TASK REQUIREMENTS:
Which of the lines below include "level"? Each one should be copied out.

-- RECORDS PROVIDED follows --

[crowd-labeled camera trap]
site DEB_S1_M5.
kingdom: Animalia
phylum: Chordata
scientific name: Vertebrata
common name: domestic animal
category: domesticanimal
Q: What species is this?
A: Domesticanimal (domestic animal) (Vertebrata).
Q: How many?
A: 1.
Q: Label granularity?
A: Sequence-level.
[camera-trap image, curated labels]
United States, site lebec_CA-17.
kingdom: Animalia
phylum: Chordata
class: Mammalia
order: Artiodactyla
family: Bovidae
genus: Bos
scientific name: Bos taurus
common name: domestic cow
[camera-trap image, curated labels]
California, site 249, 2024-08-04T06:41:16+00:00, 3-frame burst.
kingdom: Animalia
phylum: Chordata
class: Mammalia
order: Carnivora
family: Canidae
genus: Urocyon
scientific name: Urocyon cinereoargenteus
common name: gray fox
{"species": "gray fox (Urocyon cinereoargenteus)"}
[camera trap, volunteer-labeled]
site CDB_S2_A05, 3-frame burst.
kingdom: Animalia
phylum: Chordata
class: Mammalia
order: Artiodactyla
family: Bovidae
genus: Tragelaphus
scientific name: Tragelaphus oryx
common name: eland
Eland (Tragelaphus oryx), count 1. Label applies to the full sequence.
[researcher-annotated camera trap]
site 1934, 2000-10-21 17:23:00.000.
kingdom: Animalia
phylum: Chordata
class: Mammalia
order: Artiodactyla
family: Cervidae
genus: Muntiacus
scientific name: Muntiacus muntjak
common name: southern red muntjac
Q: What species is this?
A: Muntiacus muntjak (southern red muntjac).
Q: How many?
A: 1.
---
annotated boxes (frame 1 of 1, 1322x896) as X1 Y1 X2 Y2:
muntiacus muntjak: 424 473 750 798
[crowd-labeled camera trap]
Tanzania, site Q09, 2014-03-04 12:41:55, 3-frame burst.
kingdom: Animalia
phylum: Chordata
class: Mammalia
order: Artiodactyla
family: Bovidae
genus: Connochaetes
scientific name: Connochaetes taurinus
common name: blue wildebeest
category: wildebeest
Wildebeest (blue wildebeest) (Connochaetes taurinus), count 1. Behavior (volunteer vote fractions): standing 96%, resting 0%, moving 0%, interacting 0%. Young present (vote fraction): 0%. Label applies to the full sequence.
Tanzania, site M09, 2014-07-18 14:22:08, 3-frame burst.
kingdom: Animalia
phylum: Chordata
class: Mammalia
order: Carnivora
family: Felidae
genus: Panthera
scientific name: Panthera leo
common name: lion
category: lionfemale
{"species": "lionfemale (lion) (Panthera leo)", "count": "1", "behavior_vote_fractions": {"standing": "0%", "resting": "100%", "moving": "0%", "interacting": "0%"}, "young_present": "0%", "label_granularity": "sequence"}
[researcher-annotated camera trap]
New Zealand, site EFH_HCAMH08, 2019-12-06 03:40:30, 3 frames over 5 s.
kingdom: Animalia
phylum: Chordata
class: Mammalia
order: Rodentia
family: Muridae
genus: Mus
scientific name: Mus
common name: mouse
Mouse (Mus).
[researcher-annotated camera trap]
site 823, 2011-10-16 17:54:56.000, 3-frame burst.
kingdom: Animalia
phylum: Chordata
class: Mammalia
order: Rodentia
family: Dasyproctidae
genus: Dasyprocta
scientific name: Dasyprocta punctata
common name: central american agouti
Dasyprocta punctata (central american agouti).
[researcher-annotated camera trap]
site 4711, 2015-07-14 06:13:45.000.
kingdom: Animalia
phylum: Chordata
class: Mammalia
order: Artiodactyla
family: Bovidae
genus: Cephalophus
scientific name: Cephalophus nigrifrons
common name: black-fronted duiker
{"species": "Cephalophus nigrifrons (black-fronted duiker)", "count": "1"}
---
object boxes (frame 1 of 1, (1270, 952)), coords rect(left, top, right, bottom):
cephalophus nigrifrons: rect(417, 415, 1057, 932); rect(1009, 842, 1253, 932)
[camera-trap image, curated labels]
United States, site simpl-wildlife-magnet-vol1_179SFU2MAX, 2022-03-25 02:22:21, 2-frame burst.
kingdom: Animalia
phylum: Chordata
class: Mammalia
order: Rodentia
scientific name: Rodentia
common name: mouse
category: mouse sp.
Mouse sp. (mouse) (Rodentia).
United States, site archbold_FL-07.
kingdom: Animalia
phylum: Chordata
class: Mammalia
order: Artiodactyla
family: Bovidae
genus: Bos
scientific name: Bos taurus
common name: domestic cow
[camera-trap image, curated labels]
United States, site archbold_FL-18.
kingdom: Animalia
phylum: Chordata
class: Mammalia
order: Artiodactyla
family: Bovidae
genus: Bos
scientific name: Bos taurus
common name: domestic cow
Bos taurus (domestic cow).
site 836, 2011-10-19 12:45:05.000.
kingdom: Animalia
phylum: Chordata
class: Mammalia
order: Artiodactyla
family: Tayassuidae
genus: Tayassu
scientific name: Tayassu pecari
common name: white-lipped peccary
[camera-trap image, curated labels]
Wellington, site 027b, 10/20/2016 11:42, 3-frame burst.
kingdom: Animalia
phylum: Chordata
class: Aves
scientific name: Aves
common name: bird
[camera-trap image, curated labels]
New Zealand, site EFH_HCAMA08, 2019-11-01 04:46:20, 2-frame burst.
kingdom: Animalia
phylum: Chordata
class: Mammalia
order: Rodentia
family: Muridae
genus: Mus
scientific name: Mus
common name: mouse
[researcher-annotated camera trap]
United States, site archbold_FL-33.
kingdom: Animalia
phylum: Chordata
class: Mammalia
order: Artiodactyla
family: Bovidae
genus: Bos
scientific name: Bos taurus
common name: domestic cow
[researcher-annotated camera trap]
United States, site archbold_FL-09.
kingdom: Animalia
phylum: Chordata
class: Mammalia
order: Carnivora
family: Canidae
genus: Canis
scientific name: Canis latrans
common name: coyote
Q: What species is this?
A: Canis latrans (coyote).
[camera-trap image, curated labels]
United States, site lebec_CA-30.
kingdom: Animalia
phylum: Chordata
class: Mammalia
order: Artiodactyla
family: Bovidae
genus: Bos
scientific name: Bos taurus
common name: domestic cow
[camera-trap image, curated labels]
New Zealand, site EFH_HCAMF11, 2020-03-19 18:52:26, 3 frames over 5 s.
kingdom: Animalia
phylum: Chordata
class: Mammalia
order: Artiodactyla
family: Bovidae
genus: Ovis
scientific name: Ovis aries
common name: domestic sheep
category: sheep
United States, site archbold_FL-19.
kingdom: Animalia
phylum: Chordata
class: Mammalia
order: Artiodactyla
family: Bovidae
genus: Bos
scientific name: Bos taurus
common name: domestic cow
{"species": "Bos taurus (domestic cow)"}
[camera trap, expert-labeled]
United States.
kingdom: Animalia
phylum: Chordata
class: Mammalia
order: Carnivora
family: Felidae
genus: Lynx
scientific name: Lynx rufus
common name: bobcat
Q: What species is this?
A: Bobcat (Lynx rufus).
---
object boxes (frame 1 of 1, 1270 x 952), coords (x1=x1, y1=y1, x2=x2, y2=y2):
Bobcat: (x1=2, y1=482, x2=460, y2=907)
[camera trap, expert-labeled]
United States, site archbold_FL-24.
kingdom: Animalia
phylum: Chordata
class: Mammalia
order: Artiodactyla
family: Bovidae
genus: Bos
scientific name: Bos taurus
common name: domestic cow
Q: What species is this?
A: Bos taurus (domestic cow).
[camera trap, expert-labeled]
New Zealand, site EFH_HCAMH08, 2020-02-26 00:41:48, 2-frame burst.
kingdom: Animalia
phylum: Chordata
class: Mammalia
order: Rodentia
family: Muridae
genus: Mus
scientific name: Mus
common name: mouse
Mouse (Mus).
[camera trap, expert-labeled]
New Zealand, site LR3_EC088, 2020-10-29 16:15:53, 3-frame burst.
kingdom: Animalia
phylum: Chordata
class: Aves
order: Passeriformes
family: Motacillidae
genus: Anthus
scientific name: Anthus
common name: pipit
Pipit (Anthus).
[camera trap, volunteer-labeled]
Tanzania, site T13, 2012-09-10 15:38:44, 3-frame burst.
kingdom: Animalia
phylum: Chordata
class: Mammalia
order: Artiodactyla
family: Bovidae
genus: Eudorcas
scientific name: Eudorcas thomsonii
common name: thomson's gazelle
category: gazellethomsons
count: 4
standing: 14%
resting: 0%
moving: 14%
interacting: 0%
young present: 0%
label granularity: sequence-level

-- RECORDS PROVIDED concluded --

ANSWER SPACE:
A: Sequence-level.
label granularity: sequence-level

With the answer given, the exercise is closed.